The “indiscriminate attack” designation by Amnesty asserts the strike violated distinction principle requiring combatants separate military objectives from civilian targets, a fundamental rule of armed conflict.
The international law prohibition on striking hospitals and prisons unless used for military purposes establishes legal framework for war crimes prosecution, with civilian facility protections requiring clear evidence of military use before attacks.
The 2022 Saudi-led coalition strike on the same compound killing 66 detainees creates precedent suggesting U.S. intelligence knew the facility held migrants, making the 2025 strike on an identical target harder to excuse as intelligence failure.
The Houthi guards shooting dead 16 fleeing detainees and wounding 50 after the 2022 strike demonstrates the rebels’ brutality toward migrants, though this doesn’t justify subsequent attacks on facilities known to hold vulnerable civilian populations.
The 59 detained U.N. staffers and seized electronics at U.N. offices illustrate Houthi paranoia and control tactics that complicate humanitarian operations and independent investigations of incidents like the prison strike.

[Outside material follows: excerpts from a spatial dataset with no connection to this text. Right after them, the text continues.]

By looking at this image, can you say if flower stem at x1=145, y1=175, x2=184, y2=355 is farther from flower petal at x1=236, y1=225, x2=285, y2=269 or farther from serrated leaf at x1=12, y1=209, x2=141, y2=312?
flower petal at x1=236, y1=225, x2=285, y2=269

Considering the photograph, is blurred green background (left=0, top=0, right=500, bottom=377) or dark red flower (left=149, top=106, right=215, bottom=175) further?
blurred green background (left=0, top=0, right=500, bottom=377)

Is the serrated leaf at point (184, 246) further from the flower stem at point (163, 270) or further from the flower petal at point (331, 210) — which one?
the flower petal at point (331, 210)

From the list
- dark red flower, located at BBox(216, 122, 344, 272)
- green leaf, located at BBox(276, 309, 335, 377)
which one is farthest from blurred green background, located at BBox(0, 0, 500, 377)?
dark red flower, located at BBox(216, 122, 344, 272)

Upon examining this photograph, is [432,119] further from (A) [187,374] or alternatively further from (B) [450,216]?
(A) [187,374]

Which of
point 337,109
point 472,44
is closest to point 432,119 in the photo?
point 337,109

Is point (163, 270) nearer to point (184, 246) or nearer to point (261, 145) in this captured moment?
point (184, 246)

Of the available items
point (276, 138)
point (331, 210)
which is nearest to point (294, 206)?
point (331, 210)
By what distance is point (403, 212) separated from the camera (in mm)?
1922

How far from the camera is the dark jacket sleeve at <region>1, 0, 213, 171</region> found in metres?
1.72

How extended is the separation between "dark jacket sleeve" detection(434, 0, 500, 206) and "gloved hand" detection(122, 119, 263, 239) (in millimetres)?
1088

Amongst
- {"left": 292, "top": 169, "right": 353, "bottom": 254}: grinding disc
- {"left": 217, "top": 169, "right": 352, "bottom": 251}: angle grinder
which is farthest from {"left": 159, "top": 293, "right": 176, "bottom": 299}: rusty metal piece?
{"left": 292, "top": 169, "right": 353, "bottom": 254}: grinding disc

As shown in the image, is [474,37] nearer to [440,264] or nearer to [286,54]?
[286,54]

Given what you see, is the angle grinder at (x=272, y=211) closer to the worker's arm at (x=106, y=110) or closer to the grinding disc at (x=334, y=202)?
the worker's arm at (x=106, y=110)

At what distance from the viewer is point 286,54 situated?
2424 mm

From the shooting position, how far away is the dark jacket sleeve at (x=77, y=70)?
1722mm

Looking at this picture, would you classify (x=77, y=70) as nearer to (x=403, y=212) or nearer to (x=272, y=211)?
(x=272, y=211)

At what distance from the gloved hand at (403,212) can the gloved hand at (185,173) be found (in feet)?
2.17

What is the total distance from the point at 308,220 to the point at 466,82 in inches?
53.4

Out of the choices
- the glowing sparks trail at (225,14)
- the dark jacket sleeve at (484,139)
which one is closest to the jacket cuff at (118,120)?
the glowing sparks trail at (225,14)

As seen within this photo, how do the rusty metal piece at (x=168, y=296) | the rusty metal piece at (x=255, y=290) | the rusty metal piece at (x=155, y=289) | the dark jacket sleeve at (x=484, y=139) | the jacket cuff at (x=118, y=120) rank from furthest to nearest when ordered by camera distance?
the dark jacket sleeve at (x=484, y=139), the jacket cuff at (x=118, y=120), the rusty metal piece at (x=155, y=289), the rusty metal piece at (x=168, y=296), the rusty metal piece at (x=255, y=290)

Kristine Beckerle’s disbelief that “the U.S. would carry out an airstrike on the same compound” after the 2022 incident articulates the incomprehensibility of repeating targeting errors with known civilian harm consequences.
The Operation Rough Rider escalation under Trump hitting 1,000 targets represents dramatic expansion from Biden-era limited strikes, with the aggressive approach prioritizing Houthi degradation over civilian harm mitigation.
The power station and mobile phone infrastructure targeting indicates campaign objectives beyond military sites to include civilian infrastructure degradation, a strategy critics characterize as collective punishment of Yemeni populations.
The 224 civilian deaths during Operation Rough Rider matching nearly 20 years of previous American strikes demonstrates the campaign’s unprecedented lethality, with concentrated intensity producing casualties that decades of intermittent operations caused.
General Michael Kurilla’s June congressional testimony promise to release civilian casualty data “absolutely” followed by months of silence suggests political sensitivity about the figures that contradicts transparency commitments.
The Ethiopian migrants’ desperate economic migration fleeing poverty to seek Gulf employment as construction workers, domestic servants, or laborers illustrates how global inequality drives dangerous journeys through war zones.
The families sending money to injured survivors in Yemen for medical treatment inverts the intended migration purpose where workers planned to send remittances home, with strike consequences creating financial burdens on already impoverished families.